С четвёртой или пятой попытки я убираю телефон в карман.
– Дебилы. Н-не важно.
– Коллекторы?
Я отвожу взгляд, но Валентин и так понимает.
– Бычили?
– Да фиолетово.
Соседки у берёз уже не видно. То ли ей надоело кричать, то ли она действительно звонит в полицию. Коваль самозабвенно изображает из себя и валуна учёного с яйцом динозавра. Поднимается кусачий ветерок и там, где совсем не осталось снега, ерошит прошлогоднюю листву под ногами.
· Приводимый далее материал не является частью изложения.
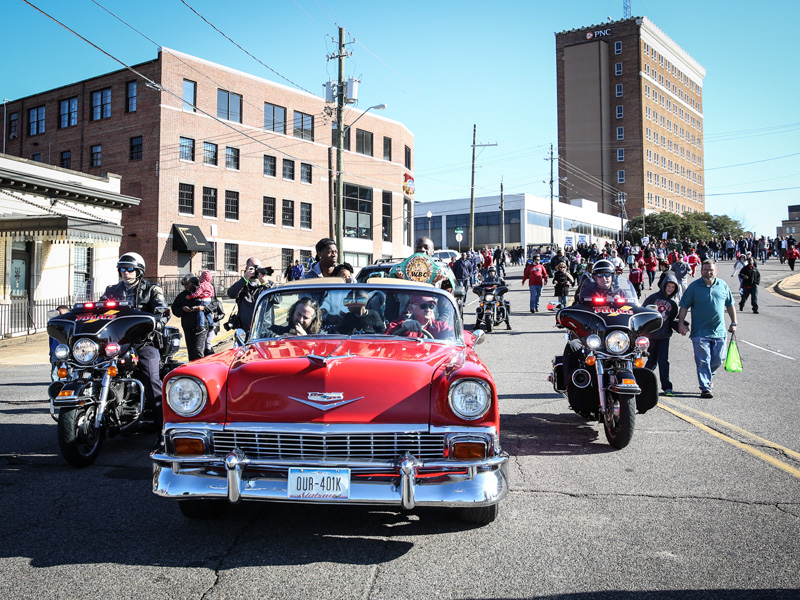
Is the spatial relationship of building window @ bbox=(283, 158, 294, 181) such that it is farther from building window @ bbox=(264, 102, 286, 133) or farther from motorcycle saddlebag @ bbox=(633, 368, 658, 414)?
motorcycle saddlebag @ bbox=(633, 368, 658, 414)

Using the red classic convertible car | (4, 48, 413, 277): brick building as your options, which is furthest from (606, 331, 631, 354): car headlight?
(4, 48, 413, 277): brick building

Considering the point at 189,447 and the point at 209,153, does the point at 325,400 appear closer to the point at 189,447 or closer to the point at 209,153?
the point at 189,447

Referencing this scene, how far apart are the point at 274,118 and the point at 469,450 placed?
40.9 m

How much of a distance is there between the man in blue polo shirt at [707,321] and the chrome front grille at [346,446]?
668 centimetres

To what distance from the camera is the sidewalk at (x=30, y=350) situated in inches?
599

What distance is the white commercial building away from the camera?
73875 mm

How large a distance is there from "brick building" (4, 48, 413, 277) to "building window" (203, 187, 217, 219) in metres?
0.06

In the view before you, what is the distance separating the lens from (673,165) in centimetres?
11000

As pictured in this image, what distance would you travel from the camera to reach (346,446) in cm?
394

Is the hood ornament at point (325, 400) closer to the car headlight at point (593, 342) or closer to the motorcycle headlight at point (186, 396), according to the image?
the motorcycle headlight at point (186, 396)

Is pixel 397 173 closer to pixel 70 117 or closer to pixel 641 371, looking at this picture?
pixel 70 117

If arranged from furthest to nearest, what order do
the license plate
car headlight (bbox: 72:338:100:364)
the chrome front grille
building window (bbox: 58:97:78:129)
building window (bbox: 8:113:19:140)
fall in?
building window (bbox: 8:113:19:140)
building window (bbox: 58:97:78:129)
car headlight (bbox: 72:338:100:364)
the chrome front grille
the license plate

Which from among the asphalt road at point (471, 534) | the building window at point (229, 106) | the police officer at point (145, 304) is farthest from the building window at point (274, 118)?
the asphalt road at point (471, 534)

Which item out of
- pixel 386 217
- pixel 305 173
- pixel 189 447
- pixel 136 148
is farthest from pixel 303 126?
pixel 189 447
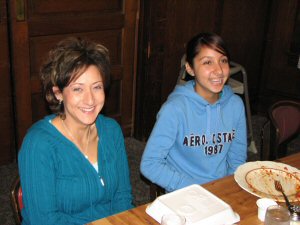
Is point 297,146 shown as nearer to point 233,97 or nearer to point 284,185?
point 233,97

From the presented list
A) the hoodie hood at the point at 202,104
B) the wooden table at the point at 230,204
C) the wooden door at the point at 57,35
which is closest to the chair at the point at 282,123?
the hoodie hood at the point at 202,104

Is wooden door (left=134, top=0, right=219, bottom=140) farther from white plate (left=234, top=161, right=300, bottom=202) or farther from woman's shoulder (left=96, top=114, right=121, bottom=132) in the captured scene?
white plate (left=234, top=161, right=300, bottom=202)

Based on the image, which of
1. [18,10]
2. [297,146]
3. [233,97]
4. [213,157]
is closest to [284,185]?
[213,157]

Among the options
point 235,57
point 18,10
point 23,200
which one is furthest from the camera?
point 235,57

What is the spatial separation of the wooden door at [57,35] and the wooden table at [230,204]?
73.2 inches

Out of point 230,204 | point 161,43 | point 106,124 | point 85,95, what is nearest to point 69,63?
point 85,95

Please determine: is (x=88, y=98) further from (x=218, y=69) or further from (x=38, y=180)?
(x=218, y=69)

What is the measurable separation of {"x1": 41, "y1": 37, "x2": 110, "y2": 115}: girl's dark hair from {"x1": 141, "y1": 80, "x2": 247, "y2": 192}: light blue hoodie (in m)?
0.41

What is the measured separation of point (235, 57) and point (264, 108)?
0.73 meters

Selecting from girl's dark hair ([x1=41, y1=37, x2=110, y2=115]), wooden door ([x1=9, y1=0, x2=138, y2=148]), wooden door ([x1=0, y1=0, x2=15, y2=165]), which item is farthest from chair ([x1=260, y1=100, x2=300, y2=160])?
wooden door ([x1=0, y1=0, x2=15, y2=165])

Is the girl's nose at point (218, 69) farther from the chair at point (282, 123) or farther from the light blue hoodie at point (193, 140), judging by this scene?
the chair at point (282, 123)

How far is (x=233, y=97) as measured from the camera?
219cm

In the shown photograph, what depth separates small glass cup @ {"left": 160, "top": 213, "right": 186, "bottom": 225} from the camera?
53.6 inches

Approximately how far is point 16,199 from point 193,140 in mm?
845
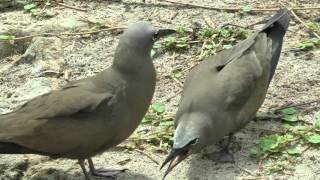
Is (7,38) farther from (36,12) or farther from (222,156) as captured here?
(222,156)

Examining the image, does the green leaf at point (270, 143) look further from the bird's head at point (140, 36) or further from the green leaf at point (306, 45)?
the green leaf at point (306, 45)

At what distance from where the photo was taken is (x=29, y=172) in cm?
492

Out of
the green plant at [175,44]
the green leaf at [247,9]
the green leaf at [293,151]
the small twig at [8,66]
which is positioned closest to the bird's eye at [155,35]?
the green leaf at [293,151]

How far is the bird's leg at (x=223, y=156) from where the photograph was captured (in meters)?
4.92

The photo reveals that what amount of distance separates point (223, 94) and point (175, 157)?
667 millimetres

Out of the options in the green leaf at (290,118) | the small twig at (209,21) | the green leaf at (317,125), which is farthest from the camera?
the small twig at (209,21)

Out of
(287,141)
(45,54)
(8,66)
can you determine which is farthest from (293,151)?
(8,66)

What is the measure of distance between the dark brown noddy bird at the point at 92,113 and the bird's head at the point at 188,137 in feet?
0.99

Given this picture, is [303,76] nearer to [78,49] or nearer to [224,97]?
[224,97]

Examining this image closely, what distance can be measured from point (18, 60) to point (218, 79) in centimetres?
210

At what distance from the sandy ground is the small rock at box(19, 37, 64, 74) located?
7 centimetres

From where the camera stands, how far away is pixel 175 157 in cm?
456

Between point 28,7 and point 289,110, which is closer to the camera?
point 289,110

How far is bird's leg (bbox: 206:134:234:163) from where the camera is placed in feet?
16.1
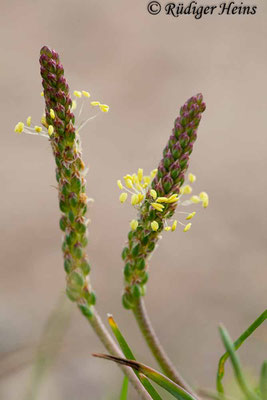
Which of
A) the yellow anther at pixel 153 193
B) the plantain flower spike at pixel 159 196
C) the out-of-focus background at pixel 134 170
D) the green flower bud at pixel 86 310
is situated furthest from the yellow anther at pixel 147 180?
the out-of-focus background at pixel 134 170

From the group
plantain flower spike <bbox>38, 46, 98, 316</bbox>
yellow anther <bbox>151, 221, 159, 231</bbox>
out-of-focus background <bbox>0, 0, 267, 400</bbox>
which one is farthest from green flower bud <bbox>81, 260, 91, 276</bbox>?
out-of-focus background <bbox>0, 0, 267, 400</bbox>

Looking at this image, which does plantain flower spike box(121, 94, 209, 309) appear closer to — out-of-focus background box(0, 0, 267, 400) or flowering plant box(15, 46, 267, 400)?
flowering plant box(15, 46, 267, 400)

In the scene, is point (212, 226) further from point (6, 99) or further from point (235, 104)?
point (6, 99)

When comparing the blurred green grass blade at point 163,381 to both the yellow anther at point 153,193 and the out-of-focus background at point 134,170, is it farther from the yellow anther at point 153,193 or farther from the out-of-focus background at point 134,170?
the out-of-focus background at point 134,170

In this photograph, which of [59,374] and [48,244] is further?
[48,244]

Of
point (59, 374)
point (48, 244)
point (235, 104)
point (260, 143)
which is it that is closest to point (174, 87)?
point (235, 104)

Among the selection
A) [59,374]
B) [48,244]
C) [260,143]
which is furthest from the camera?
[260,143]
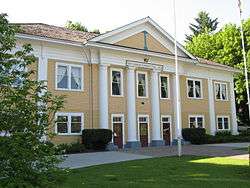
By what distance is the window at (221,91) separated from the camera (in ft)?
130

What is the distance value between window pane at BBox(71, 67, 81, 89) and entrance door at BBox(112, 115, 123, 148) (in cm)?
387

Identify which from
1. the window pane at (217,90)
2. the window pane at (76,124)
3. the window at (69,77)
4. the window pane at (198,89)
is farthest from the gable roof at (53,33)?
the window pane at (217,90)

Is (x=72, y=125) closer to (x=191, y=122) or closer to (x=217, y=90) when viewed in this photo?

На землю стекает красноватый отсвет заката и вызывает чувство, что меня не существует, что я пустая, призрачная оболочка.
Может, это и впрямь какой-то пугающий сон?
Сопор?
Кома?
Пропала Вероника Игоревна. Ушла Диана. А я получаю по полной за эту семейку. Терплю угрозы, нервничаю – ради чего? Ради дружбы, которой уже нет? Которая закончилась где-то там, на Холме смерти? А может, и не начиналась, а была сном, фантомом – о чужих друг другу душах, отбывающих срок на одной планете, на одном отрезке жизненного пути?
От этих мыслей во мне поднимает рыло какая-то поросячья, животная злость. Не зная, как вытащить её из себя, из моего же нутра, я деревянным шагом иду прочь от дома. Странной процессией, с доисторическим камнем наперевес за мной топают Три Ко.
– Квест окончен, сын мой? – спрашивает Валентин.
Перед внутренним взором мелькает картинка: Диана в лососёвой форме показывает Fuck.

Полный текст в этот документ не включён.